Festival de la Luz 2010

Ubi sunt?


This is the name of the literary topic of Roman origin which continued in Western literature. Literally, it means “where are they?” and it refers to the great figures and the mundane glories which like everything else, turn to dust. This topos is revisited by Florencia Blanco when she recovers old family photographs. But she does not choose these from an album or from musty piles in boxes, but rather takes those which sit in frames, larger examples which resemble paintings rather than photographs. Most of them seem to date from the 1940s and ‘50s, and each one has been subtly touched up with a paintbrush. Florencia portrays the portrait, she can record the photo in its original place of pride or put it somewhere else; she can keep it in its pretentiously ornate frame with bombe glass or take the picture out of its “container”.When the photo is hanging on the walls of its family home, it is a social object, one belonging to the middle and lower middle classes. If, however, it is in another context, Florencia prefers to move it into natural surroundings, into a field with wire fencing, a yard with roughly-cut grass, or a window sill set with flowerpots, but always nature in domesticated form.

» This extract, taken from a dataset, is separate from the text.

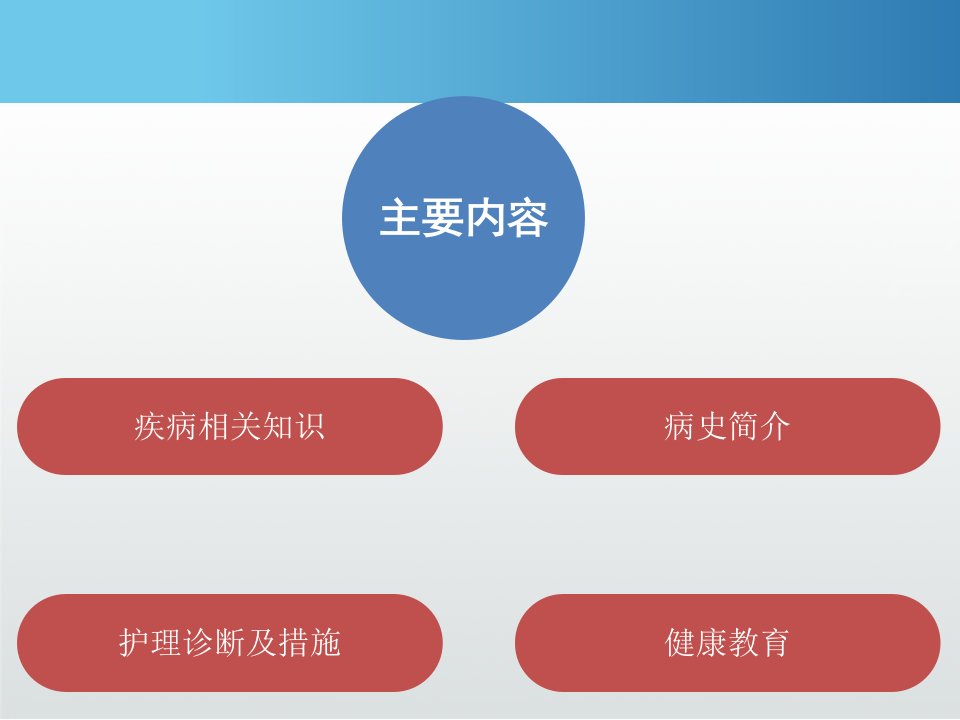 主要内容

疾病相关知识

病史简介

护理诊断及措施

健康教育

Death is about changing one’s place in the universe, say some thanatologists: the photo hanging from a tree or propped up on the grass is like a paper tombstone which transports the person who was once photographed in another setting, moving from home or the photographer’s studio to the grave—and now what? Ubi sunt? echoes the whisper around each figure.

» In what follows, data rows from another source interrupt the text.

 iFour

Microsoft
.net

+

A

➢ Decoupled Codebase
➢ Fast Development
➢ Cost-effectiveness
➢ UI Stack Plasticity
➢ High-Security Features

But the questions are not only about each person but also arise from the story of photography itself. At the time, the photograph was a major event, reserved for special occasions such as baptisms or weddings, for example. Or simply the desire to place the crown of immortality on the image of a loved one as used to be the case with painted portraits. The final touches carefully applied with paintbrush and oils endowed something that could be endlessly reproduced with a sense of uniqueness. This whole ritual, from the lengthy sitting for the photograph, the painstaking development by hand, the personal touches with the paintbrush, seem to belong to very far-off times by comparison with the immediacy of today’s digital camera.

In some way, Florencia is carrying out the archaeology of photography, setting different moments of history into a medium which is fiercely contemporary, but which has been around for over a century and a half.